** Work item **
Copy word for word the lines from the start of the records through the line that contains "content: unidentified animal", both included.

** Data for analysis **
══════════════════════════════

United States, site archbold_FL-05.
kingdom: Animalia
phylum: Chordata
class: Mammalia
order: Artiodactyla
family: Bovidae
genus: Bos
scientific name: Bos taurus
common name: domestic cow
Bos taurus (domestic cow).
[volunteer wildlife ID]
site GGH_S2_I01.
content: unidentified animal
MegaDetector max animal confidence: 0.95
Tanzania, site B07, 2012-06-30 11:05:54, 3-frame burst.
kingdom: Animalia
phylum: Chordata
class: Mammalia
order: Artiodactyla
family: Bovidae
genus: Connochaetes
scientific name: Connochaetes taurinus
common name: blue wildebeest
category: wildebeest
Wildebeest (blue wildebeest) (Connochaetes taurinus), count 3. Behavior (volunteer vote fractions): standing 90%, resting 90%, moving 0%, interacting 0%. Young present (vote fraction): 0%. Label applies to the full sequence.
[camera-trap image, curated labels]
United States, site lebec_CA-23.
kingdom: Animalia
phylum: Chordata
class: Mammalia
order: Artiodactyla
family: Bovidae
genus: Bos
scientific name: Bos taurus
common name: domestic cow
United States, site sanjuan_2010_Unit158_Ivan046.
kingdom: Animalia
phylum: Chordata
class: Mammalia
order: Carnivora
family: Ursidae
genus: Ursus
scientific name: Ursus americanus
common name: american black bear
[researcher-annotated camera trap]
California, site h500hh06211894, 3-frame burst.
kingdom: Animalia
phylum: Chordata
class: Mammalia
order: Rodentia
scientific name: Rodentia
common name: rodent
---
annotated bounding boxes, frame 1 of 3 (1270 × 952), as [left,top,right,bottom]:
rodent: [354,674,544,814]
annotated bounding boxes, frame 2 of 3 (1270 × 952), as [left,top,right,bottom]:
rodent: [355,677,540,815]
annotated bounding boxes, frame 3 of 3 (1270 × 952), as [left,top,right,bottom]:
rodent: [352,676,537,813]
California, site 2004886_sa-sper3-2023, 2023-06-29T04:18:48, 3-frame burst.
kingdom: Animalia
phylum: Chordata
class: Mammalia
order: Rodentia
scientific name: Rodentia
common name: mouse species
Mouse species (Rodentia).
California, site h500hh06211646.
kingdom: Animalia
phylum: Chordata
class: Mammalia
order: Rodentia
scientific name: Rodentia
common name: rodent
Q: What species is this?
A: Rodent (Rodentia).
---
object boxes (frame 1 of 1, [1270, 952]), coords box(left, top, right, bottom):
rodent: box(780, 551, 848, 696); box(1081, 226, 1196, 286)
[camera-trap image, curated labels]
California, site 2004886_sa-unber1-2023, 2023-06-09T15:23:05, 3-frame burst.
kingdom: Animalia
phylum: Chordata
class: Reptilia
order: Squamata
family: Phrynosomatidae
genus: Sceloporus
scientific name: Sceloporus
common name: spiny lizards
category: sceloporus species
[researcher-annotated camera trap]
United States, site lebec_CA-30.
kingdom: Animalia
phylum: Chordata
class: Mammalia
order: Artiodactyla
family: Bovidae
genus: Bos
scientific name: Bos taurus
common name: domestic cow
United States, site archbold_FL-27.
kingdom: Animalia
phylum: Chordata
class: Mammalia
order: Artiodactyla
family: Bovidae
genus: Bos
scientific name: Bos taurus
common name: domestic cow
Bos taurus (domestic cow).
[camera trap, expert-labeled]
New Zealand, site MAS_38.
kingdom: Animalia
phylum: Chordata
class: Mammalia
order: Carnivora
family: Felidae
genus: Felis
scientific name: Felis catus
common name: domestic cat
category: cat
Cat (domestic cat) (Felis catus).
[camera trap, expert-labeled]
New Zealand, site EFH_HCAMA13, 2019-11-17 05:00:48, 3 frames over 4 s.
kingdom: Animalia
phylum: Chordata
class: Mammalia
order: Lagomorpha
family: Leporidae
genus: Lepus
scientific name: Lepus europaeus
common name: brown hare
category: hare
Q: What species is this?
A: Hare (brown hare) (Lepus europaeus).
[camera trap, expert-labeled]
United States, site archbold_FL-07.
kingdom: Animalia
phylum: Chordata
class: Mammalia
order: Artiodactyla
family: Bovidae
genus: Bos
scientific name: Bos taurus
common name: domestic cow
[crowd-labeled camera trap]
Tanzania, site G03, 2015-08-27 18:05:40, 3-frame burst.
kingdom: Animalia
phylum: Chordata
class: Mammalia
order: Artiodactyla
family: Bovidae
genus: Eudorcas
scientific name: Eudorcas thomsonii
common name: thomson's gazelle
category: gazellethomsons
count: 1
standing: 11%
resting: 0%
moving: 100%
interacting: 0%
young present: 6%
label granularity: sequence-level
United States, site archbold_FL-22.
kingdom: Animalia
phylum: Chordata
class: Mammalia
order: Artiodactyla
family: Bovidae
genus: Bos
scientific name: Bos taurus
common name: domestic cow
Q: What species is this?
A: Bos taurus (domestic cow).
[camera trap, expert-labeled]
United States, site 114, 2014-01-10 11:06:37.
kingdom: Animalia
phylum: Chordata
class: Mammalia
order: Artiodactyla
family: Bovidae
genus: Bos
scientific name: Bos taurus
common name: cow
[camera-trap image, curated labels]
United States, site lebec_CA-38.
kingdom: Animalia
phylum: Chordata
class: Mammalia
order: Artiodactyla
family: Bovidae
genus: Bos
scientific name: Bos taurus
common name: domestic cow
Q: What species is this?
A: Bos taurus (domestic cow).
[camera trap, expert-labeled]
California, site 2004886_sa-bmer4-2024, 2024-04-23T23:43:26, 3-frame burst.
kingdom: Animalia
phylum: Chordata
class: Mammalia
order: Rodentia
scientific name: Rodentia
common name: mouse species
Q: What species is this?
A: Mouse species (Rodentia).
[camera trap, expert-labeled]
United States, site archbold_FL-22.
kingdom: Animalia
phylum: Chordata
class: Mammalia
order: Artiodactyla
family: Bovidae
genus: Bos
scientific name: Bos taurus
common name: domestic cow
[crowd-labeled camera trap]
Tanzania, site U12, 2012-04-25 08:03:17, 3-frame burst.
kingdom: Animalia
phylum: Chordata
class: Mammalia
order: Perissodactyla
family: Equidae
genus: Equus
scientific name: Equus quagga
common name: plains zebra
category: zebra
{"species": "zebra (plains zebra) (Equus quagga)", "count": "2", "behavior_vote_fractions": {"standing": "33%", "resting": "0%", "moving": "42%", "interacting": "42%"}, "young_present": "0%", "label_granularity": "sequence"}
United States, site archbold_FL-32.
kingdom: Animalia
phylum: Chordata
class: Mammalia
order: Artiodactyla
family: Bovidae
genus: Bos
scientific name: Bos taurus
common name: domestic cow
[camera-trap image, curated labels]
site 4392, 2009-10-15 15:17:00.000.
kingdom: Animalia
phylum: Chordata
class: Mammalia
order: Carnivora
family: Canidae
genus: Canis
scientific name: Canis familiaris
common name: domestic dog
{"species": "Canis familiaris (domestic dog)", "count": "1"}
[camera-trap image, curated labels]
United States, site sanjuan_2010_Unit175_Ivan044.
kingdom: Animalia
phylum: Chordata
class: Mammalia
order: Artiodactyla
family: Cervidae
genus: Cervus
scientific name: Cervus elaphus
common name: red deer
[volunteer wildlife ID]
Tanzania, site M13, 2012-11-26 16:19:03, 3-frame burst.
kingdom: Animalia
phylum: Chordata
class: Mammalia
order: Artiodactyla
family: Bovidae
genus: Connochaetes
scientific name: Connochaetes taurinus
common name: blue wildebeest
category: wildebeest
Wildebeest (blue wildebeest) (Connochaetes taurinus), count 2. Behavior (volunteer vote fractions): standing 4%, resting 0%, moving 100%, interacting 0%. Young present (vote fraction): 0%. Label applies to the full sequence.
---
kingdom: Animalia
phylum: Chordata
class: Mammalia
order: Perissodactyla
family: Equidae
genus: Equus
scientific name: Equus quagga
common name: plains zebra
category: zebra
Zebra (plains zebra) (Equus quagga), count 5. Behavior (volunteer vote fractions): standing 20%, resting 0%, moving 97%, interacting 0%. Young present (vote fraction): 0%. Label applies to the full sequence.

══════════════════════════════

** Output for this exercise **
United States, site archbold_FL-05.
kingdom: Animalia
phylum: Chordata
class: Mammalia
order: Artiodactyla
family: Bovidae
genus: Bos
scientific name: Bos taurus
common name: domestic cow
Bos taurus (domestic cow).
[volunteer wildlife ID]
site GGH_S2_I01.
content: unidentified animal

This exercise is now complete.